• [Jobs]:
[1] Translate this sentence from the post about amplifiers and recording quality into Spanish: "A good amp is a good amp whether it be SS or tube and from that point of view there is nothing to choose between them."
[2] Carry on the post about amplifiers and recording quality past its final sentence.

• [Excerpted text]:
↓

Stop stirring Brian.
If I want a "throttled" input which makes so-so recordings tolerable then I can use a different player. No doubt a dose of second degree harmonics from tubes might do a similar job. However I'm not about to go down that reverse path. Not much point in paying out heaps for Sound Labs speakers if they are to fed with a compromised input.
So, I'll live with a restricted base of recordings to enjoy the awesome sound from the good ones. Irritating I have to do that but time to face reality - it is a less than perfect recording world out there :-( But, thank heaven, there are Tony Faulkners who DO know what they are doing and do not place microphones in ridiculous positions too close to the instruments.
.... that many audiophiles counteract what they do not like in the sound of their system with measures that reduce the fidelity. e.g. If the harshness is disliked speakers are chosen with drooping top ends. It might ameliorate the problems with recordings which suffer harshness because of microphones being too close, but it also dampens down the fidelity of well recorded CDs, LPs, SACDS etc.
My feeling is that some tube amps (note I said some, not all) soften the musical result to achieve what Brian described - makes all recordings listenable. A good amp is a good amp whether it be SS or tube and from that point of view there is nothing to choose between them. To claim tube amps solve problems is peddling snake oil as much as to say SS amps are necessary for clean transient reproduction.
I'm not a fan of tube amps for different reasons - SS is more reliable, less messing around with continual biasing (appreciating the better tube amps can do this automatically) and less heat involved. It also concerns me that tubes age and significant sound differences can be heard with different breeds of tubes. But that is just my take.

↑

• [Record excerpts]:
↓

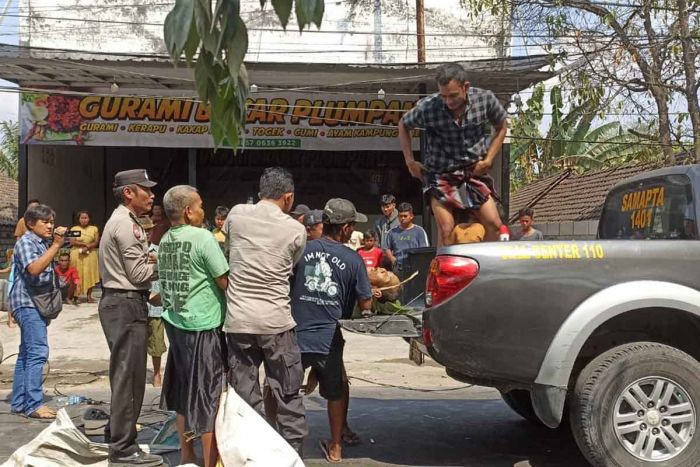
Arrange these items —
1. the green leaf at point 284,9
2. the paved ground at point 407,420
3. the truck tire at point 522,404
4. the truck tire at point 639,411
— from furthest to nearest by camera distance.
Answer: the truck tire at point 522,404
the paved ground at point 407,420
the truck tire at point 639,411
the green leaf at point 284,9

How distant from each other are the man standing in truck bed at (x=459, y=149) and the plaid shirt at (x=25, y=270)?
10.6 feet

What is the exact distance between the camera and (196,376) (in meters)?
4.77

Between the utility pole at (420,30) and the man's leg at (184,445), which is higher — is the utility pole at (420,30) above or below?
above

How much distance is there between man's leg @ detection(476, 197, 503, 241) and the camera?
5.59 m

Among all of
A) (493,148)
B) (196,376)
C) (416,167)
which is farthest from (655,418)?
(196,376)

↑

• [Exercise answers]:
[1] Un buen amplificador es un buen amplificador, sea de estado sólido o de válvulas, y desde ese punto de vista no hay nada que los distinga.

[2]
I'm not trying to rubbish all tube amps, it is just they are not for me and I reject the notion put forward by Brian (whether his tongue was in cheek or not) that a tube amp would make all my CDs listenable. I am presenbtly listening to an order of Chandos CDs which just arrived and every one of them is superb both sonically and artistically with no change of componentry needed or desired.
So please do not misinterpret. I'm not trying to offend tube amp owners, just reacting to a suggestion posted above. Does this explain?
I gotta to agree with you here, the only extra thing a very good tube amplifier will add to the mix is much higher maintenance. A very good SS amplifier will provide you much the sound same quality for a lot less maintenance. Whilst the Atmaspheres are good amplfiiers, I am reasonably confident that it a'int gonna turn soar's ear into a silk purse.
Music making the painting, recording it the photograph
John, perhaps you are associating euphonic, lush sounding tube gear with my remarks. I assure you that is not the case! While you visited me very briefly in May, I was using the Atma-Sphere tube electronics, which are not at all "tubey" in that sense. I suggest that a system that gets it right, whether tube, solid state, or a combination, lays bare the flaws in recordings, but not annoyingly so. I also suggest that recordings often are actually much better than we give them credit for, that system resonances, noise, and distortion can cause them to sound objectionable. For example, a recording that seems bright may in fact not be, and I'm not referring to or recommending gear that rolls off the top end to make it sound acceptable. I want all the music and less "hifi" sound. An example of a system years ago that was very revealing yet forgiving at the same time was the Levinson HQD system.
I tend to agree with you Brian. I had Silvaweld OTLs on my Acoustats and the sound was absolutely superb (but the room became a Sauna). Eventually, I couldn't live with the heat.
In learning about IIM distortion, first proposed by Otala in the late 70s, I think the combination of the Halcros with a highly reactive speaker like a soundlab is a bad idea. IIM distortion is when the Back EMF of a speaker is reamplified by the partnering amp. This can happen if he feedback is high and thus giving a pathway for the back EMF to circle back around to the input as part of the normal feedback signal. Only now, its not a normal feedback signal anymore as it is blended with this back EMF.
This has been kind of my suspicions for some time. I read an article by a past engineer for McIntosh a couple of years ago and he felt the same way.
On the other hand I read so much from inmates loving tubes I was afraid I might be short changing myself. Unluckily I don't have the budget to change for experimentation sake alone.
And lastly, the addition of distortion (good or bad) seems counter productive to me.